■ Richiesta scritta 1: Cita dall'articolo sui rifiuti il passo che comincia con "04 Luglio 1997" e prosegue fino a "di venirne sommersi.".
■ Richiesta scritta 2: Secondo l'articolo sui rifiuti, quali paesi fanno peggio dell'Italia nello smaltimento dei rifiuti?
■ Richiesta scritta 3: Stabilisci se ciascuna affermazione concorda con l'articolo sui rifiuti: (a) l'Italia porta in discarica il 90 per cento dei propri rifiuti; (b) la produzione annua di rifiuti è triplicata rispetto a quindici anni fa; (c) il rapporto di Legambiente assegna all'Italia il primo posto.

■ Estratto del testo:
◇ ◇ ◇
Parola d’ordine: riciclare

In Italia si producono ventisei milioni di tonnellate l’anno di rifiuti, in massima parte smaltiti in discariche. Opportunamente raccolto e riciclato quel materiale potrebbe diventare una pulita miniera d’oro.
04 Luglio 1997 | di

L'Italia giardino d'Europa? Forse una volta. Tanti e tanti anni fa. Nel suo recente Rapporto annuale sullo stato del paese Legambiente ha, infatti, assegnato al nostro paese l'ultimo posto, la maglia nera. Per rispetto dell'ambiente siamo davvero una frana, anzi un immondezzaio. Infatti, tra le note più dolenti del rapporto, una riguarda lo smaltimento dei rifiuti. Mentre altri paesi europei si sono attrezzati per ridurre al minimo quanto va a finire in quei nauseabondi letamai a cielo aperto e fonti di inquinamento, che sono le contestatissime discariche, noi continuiamo a portarvi il 90 per cento dei nostri rifiuti. Fanno peggio di noi solo Irlanda e Grecia. Poiché di rifiuti ne produciamo in un anno 26 milioni di tonnellate, il doppio rispetto a quindici anni fa, se non corriamo ai ripari, c'è il rischio di venirne sommersi.
◇ ◇ ◇
■ Informazioni fornite:

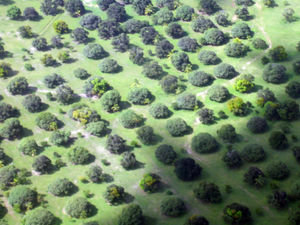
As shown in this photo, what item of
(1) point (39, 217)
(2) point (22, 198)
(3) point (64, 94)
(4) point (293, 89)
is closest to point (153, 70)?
(3) point (64, 94)

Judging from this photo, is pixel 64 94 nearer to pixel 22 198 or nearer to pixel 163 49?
pixel 22 198

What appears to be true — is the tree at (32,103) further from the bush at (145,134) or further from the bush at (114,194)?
the bush at (114,194)

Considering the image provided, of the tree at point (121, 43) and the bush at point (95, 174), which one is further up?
the tree at point (121, 43)

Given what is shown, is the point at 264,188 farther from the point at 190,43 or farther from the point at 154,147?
the point at 190,43

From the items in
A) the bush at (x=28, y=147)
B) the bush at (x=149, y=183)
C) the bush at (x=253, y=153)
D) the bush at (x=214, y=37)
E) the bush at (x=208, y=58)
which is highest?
the bush at (x=214, y=37)

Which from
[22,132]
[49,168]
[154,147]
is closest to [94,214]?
[49,168]

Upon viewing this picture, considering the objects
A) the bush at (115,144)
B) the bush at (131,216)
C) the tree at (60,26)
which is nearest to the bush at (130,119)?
the bush at (115,144)
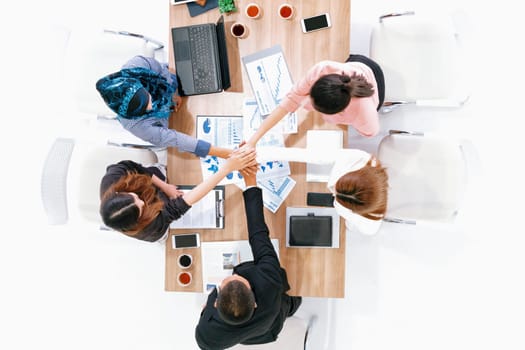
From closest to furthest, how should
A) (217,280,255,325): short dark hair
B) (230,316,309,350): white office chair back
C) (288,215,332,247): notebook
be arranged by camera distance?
(217,280,255,325): short dark hair
(288,215,332,247): notebook
(230,316,309,350): white office chair back

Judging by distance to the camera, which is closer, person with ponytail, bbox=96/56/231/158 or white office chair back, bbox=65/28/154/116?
person with ponytail, bbox=96/56/231/158

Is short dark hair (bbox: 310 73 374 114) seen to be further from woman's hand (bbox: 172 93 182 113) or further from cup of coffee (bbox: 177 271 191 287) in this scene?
cup of coffee (bbox: 177 271 191 287)

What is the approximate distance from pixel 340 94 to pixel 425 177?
68 centimetres

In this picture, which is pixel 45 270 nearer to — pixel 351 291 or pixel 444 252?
pixel 351 291

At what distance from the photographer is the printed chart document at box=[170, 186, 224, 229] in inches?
73.6

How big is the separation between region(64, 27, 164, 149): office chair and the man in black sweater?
40.7 inches

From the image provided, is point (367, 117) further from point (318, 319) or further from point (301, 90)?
point (318, 319)

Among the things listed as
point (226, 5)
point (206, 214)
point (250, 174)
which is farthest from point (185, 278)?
point (226, 5)

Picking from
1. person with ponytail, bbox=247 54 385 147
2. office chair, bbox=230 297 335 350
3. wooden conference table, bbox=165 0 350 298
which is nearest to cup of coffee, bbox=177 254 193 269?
wooden conference table, bbox=165 0 350 298

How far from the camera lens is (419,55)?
1894 millimetres

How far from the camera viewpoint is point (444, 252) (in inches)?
94.6

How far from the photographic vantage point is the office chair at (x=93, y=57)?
81.9 inches

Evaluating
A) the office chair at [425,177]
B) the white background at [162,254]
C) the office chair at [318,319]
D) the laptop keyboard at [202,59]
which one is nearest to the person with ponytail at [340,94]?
the office chair at [425,177]

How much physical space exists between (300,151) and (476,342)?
1769mm
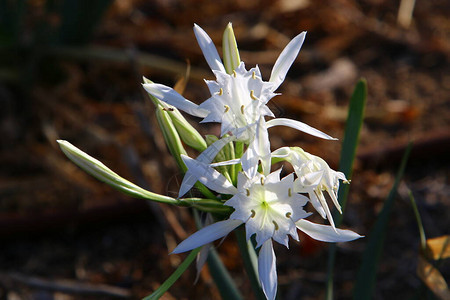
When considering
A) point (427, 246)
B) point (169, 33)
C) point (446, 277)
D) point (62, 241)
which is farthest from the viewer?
point (169, 33)

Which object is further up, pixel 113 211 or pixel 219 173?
pixel 219 173

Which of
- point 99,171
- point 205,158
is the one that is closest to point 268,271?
point 205,158

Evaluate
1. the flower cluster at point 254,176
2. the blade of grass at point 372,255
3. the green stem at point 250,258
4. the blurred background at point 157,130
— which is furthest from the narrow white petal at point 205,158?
the blurred background at point 157,130

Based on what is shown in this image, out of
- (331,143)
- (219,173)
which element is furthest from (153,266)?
(219,173)

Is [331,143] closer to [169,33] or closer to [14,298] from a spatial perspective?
[169,33]

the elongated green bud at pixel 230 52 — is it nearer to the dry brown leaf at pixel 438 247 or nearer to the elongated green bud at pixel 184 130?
the elongated green bud at pixel 184 130

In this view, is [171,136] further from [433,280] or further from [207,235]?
[433,280]

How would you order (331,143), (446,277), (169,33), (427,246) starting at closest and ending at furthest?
(427,246), (446,277), (331,143), (169,33)
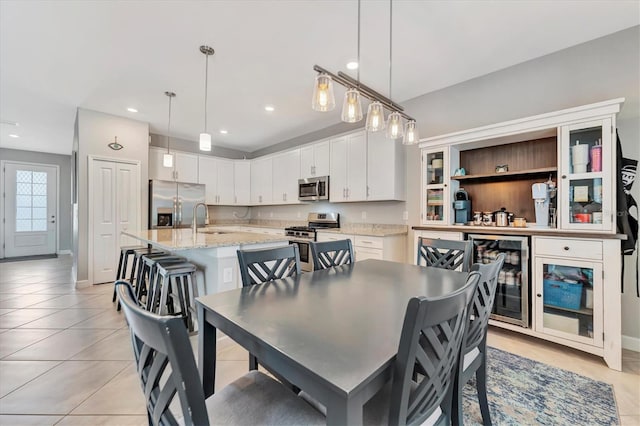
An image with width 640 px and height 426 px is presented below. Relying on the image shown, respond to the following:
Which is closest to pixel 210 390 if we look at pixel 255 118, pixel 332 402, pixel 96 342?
pixel 332 402

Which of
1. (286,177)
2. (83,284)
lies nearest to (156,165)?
(83,284)

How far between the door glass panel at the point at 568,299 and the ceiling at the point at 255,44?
82.0 inches

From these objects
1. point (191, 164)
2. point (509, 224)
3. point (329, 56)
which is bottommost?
point (509, 224)

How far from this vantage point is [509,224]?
116 inches

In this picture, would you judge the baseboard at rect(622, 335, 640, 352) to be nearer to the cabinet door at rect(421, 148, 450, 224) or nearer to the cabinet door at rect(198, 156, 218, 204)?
the cabinet door at rect(421, 148, 450, 224)

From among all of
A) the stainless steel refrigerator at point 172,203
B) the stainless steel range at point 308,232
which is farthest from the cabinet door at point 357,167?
the stainless steel refrigerator at point 172,203

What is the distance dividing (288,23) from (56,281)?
5419mm

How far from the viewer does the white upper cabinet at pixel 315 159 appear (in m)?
4.67

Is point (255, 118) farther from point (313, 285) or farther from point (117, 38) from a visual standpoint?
point (313, 285)

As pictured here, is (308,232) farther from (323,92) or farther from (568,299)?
(568,299)

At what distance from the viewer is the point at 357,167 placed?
4.20 m

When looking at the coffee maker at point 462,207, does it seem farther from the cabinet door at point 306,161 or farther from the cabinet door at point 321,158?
the cabinet door at point 306,161

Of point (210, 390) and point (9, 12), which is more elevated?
point (9, 12)

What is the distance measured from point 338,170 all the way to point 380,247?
1559mm
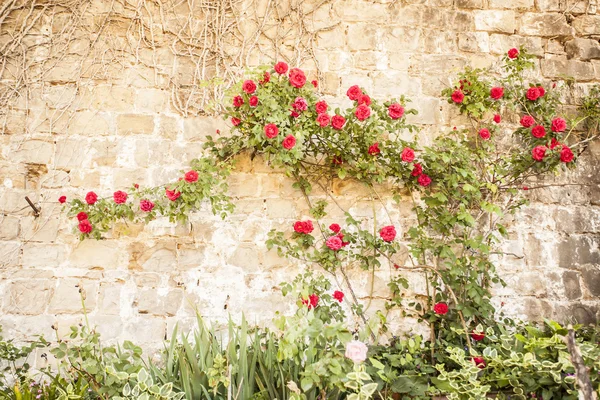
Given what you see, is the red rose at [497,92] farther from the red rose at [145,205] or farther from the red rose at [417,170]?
the red rose at [145,205]

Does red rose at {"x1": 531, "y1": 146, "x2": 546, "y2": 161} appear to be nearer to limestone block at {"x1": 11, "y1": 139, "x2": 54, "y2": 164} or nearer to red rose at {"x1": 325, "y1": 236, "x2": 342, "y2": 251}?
red rose at {"x1": 325, "y1": 236, "x2": 342, "y2": 251}

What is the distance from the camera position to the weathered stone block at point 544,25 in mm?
3809

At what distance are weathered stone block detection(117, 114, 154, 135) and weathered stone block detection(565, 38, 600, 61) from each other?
3350 mm

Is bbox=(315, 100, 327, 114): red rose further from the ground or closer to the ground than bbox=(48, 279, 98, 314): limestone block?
further from the ground

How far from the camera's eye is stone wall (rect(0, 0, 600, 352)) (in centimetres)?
324

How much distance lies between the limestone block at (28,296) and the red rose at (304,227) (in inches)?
67.5

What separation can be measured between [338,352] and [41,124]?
9.07 ft

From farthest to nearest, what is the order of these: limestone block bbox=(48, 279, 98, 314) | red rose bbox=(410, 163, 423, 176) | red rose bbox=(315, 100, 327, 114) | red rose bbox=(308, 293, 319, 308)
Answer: red rose bbox=(410, 163, 423, 176) < limestone block bbox=(48, 279, 98, 314) < red rose bbox=(315, 100, 327, 114) < red rose bbox=(308, 293, 319, 308)

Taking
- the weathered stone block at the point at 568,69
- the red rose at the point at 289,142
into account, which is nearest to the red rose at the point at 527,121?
the weathered stone block at the point at 568,69

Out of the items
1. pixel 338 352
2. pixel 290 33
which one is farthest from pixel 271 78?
pixel 338 352

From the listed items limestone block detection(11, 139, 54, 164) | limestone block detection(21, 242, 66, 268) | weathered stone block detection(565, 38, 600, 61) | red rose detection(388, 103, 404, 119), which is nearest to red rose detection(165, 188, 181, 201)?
limestone block detection(21, 242, 66, 268)

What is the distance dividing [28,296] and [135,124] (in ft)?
◇ ◇ ◇
■ Risposta scritta 1:
04 Luglio 1997 | di

L'Italia giardino d'Europa? Forse una volta. Tanti e tanti anni fa. Nel suo recente Rapporto annuale sullo stato del paese Legambiente ha, infatti, assegnato al nostro paese l'ultimo posto, la maglia nera. Per rispetto dell'ambiente siamo davvero una frana, anzi un immondezzaio. Infatti, tra le note più dolenti del rapporto, una riguarda lo smaltimento dei rifiuti. Mentre altri paesi europei si sono attrezzati per ridurre al minimo quanto va a finire in quei nauseabondi letamai a cielo aperto e fonti di inquinamento, che sono le contestatissime discariche, noi continuiamo a portarvi il 90 per cento dei nostri rifiuti. Fanno peggio di noi solo Irlanda e Grecia. Poiché di rifiuti ne produciamo in un anno 26 milioni di tonnellate, il doppio rispetto a quindici anni fa, se non corriamo ai ripari, c'è il rischio di venirne sommersi.

■ Risposta scritta 2: Irlanda e Grecia.

■ Risposta scritta 3:
(a) Sì: "noi continuiamo a portarvi il 90 per cento dei nostri rifiuti".
(b) No: "il doppio rispetto a quindici anni fa".
(c) No: "assegnato al nostro paese l'ultimo posto, la maglia nera".